February 19, 2010
Happy New Year!
The 14th was Chinese New Year, which means extensive preparation and a whole lot of food. I’m not gona lie, I didn’t end up getting super into it this year, but what generally does need to happen in preparation is a cleaning of the house, a haircut (these must be done BEFORE the date), new clothes purchased for New Year’s day, filling the house with fresh fruit, cherry blossoms, flowers, candies, cakes, and chinese sweets. The day of, my mom and I usually go to the Chinese temple, no washing of the hair is allowed (don’t wash away the bad luck!), no fighting or none of anything you wouldn’t want to stick with you for the new year; New Year’s day is a reflection of the entire year.
In all honesty I didn’t even see my parents the day of Chinese new year. New Years Eve we went out to a profuse 10 course traditional dinner at one of my favorite restaurants in China Town San Francisco. Among my all time favorites, Egg white and dried scallop fried rice, Hong Kong style pan-fried noodles, and steamed whole green onion Ling Cod. Holy crap I ate a lot; what made matters worse was the surprise birthday dinner I had to attend for my friend at an Italian restaurant in North Beach. Ugg…. don’t judge me for having a piece of cake at the party.
Fast forward to the next morning; Chinese New Year day, oh yea it was also Valentine’s day too (:/) Luckily I was already with my single girlfriends. We wanted a retreat, and conveniently the birthday girl has a ranch in Healdsburg (in the country about 1 1/2 hours from the city) which we decided to drive up to.

#####

● What you need to do: In the Chinese New Year post, copy everything from "February 19, 2010" down to "the entire year.", substituting "plum blossoms" for "cherry blossoms".

● Data excerpt:
#####

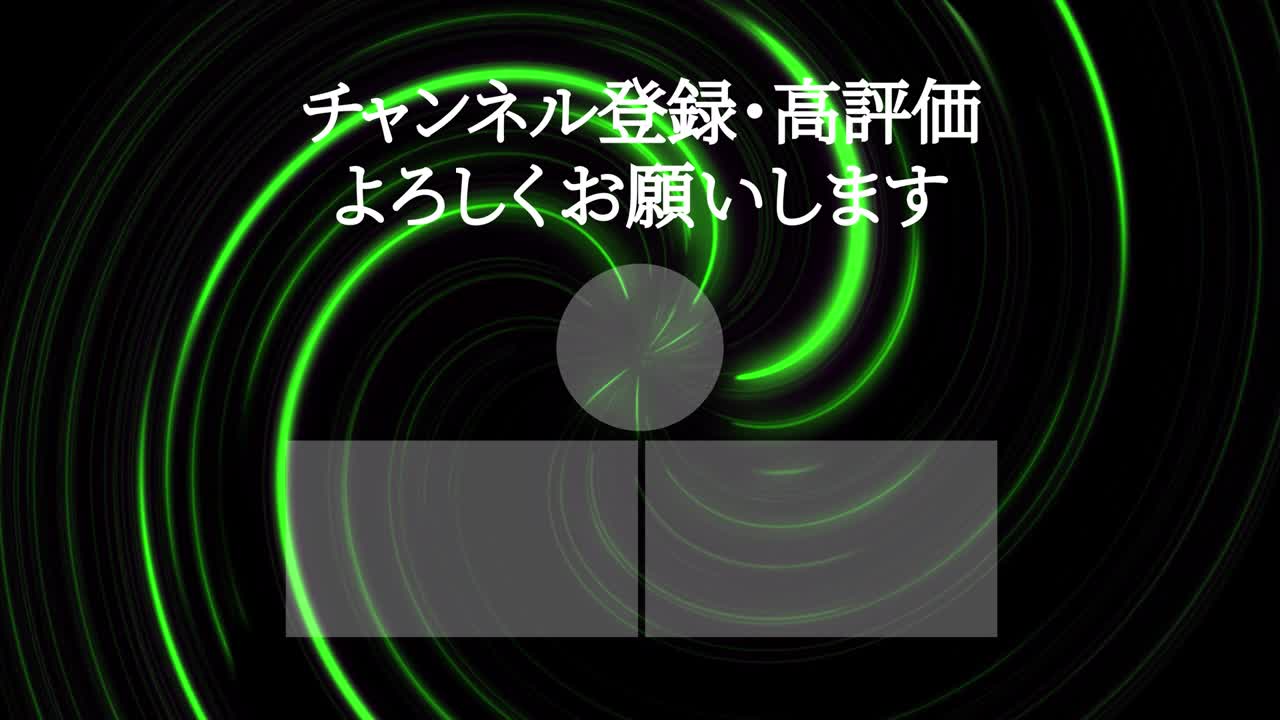 네온 소용돌이 일본어 엔드 카드 엔딩 모션 그래픽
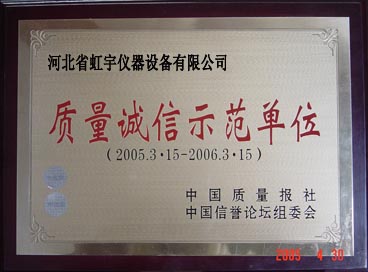 虹宇仪器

#####

● Final answer:
February 19, 2010
Happy New Year!
The 14th was Chinese New Year, which means extensive preparation and a whole lot of food. I’m not gona lie, I didn’t end up getting super into it this year, but what generally does need to happen in preparation is a cleaning of the house, a haircut (these must be done BEFORE the date), new clothes purchased for New Year’s day, filling the house with fresh fruit, plum blossoms, flowers, candies, cakes, and chinese sweets. The day of, my mom and I usually go to the Chinese temple, no washing of the hair is allowed (don’t wash away the bad luck!), no fighting or none of anything you wouldn’t want to stick with you for the new year; New Year’s day is a reflection of the entire year.